TIRANA, Nov. 20 – Seven years after launching its operations as the country’s fourth mobile operator, Albanian-owned Plus Communication is about to exit the market following a preliminary deal with the country’s two largest operators to sell its frequency band, the Competition Authority has announced.
Albanian-owned Plus, the smallest and sole Albanian-owned mobile operator, has preliminarily agreed to sell half of its frequency spectrum to Vodafone Albania and the remaining half to Telekom Albania for an undisclosed amount, in a move which makes the country’s mobile telephony market fully foreign-owned and reduces market competition.
In a statement on the upcoming acquisition, the Competition Authority says Plus Communication has signed an October 17 deal with leading Vodafone Albania operator, part of UK-based giant Vodafone Group and second largest Telekom Albania (former AMC) operator, part of German Deutsche Telekom, to transfer each of them an equal 50 percent share of its 900 MHz, 1800 MHz and 2100 MHz frequency bands.
The watchdog says the move is an “integral and inseparable part of a broader package of negotiations and mutual agreement Plus Communication is holding with Vodafone Albania and Telekom Albania.”
The sale operation comes amid a sharp decline in income Plus registered in 2016 and failure to increase its 5 percent market share despite obtaining its long-awaited 3G licence last year at a time when its three competitors were already offering 4G services.
Plus Communication, owned by some of the country’s richest businessmen, saw its annual income drop by 30 percent to about €16 million in 2016 and net profit drop by ten times to a mere 87.7 million lek (€ 644,000), according to annual reports filed with the country’s National Business Center.
The company’s difficult financial continued this year with the closure of several shops in Tirana in the past few months.
Plus Communication launched operations in late 2010 after it was awarded the fourth GSM licence in an international tender for €7.2 million.

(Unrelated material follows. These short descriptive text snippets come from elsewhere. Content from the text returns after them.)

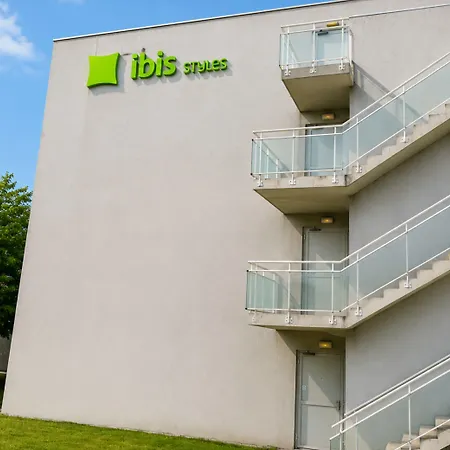 Ibis Styles Ferrand Sud La Pardieu Hotel Clermont-Ferrand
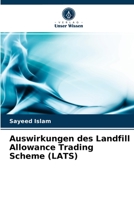 Auswirkungen des Landfill Allowance Trading Scheme (LATS) 6203534870 Book Cover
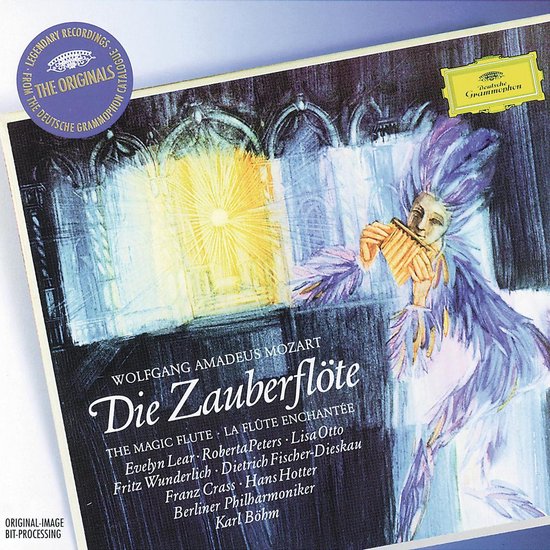 Die Zauberflote (Complete)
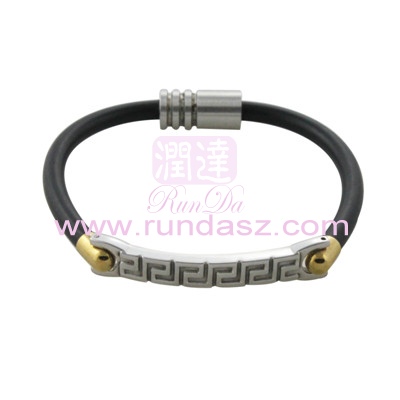 Leather bracelets 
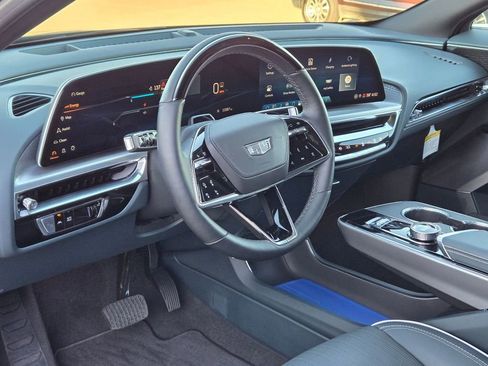 Certified 2024 Cadillac Lyriq Luxury w/ Nappa Leather Package image 10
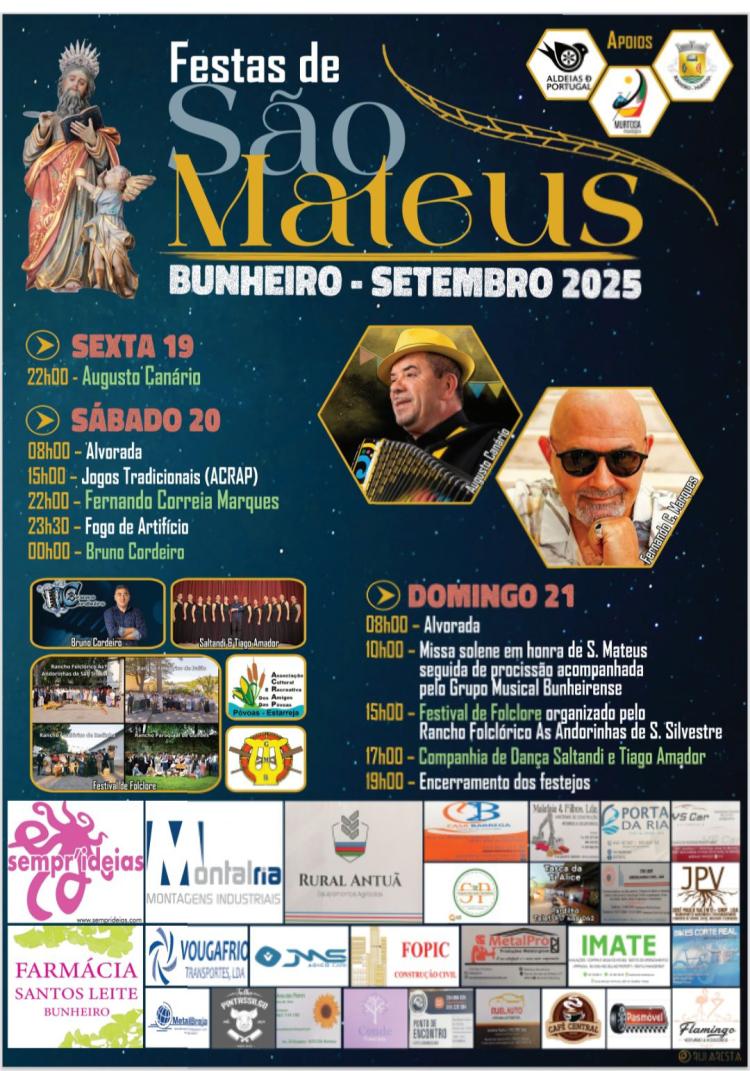 Festas de São Mateus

Plus’s market exist means the country’s two largest operators Vodafone and Telekom Albania (former AMC), which have been operating in Albania since the early 2000s, are due to increase their market shares by 2.5 percent each.
Meanwhile, no immediate effect is expected for Turkish-owned Albtelecom, the third largest mobile operator which launched its operations in early 2008, breaking the then-duopoly by increasing market competition.
Few months ago, Albania’s Competition Authority failed to find evidence of an alleged price-fixing deal in the country’s mobile communications market following a probe into the main three operators as they almost simultaneously increased subscriber costs during the past one and a half years.
The probe came after, the country’s main three mobile operators cut their monthly pre-paid packages to 28 days, down from a previous 30 days, indirectly increasing costs for prepaid users who account for the overwhelming majority of 92 percent of active mobile subscribers.
A year later, in March 2017, the three main mobile operators changed the key standard packages in the course of 2 weeks in common changes that lifted unlimited internet at reduced speed and cut international airtime.
Plus Communication, the only Albanian-owned operator, with a market share of 5 percent was not involved in the probe as it has kept its 30-day package unchanged in a bid to attract new subscribers and compensate for its network coverage and internet access limitations in some parts of the country.
The competition watchdog had earlier warned the mobile phone market has the structure of an “oligopoly market with an operator having a dominant position in the respective retail mobile services and two other operators having stable market shares.”
Albania’s mobile operators struggled to significantly increase their income for the fourth year in a row amid tougher competition leading to lower rates and increasing use of smartphone apps replacing traditional call and text message services.
Mobile operators’ revenue slightly rose by 2.4 percent to 33.9 billion lek (€250 million) in 2016 after hitting a decade-low in 2014, according to a report by the electronic communications regulator, AKEP.
Latest 2016 data shows leading Vodafone Albania operator, part of UK-based giant Vodafone Group, continues dominating the mobile market with 48.6 percent market share in terms of revenue, followed by Telekom Albania (former AMC), part of German Deutsche Telekom with 30.7 percent, Turkish-owned Albtelecom with about 12 percent, and Albanian-owned Plus Communication with 5 percent share.
The number of active mobile phone users, defined as those that have made or received at least a call or SMS in the last three months, slightly dropped to 3.4 million in 2016. About half of the active users, some 1.7 million subscribers had access to 3G and 4G services.
In its annual report, AKEP said pre-paid subscribers not using promotional offers face tariffs up to 14 times higher than the average rates of 2.83 lek (€0.02) /minute VAT included for 2016.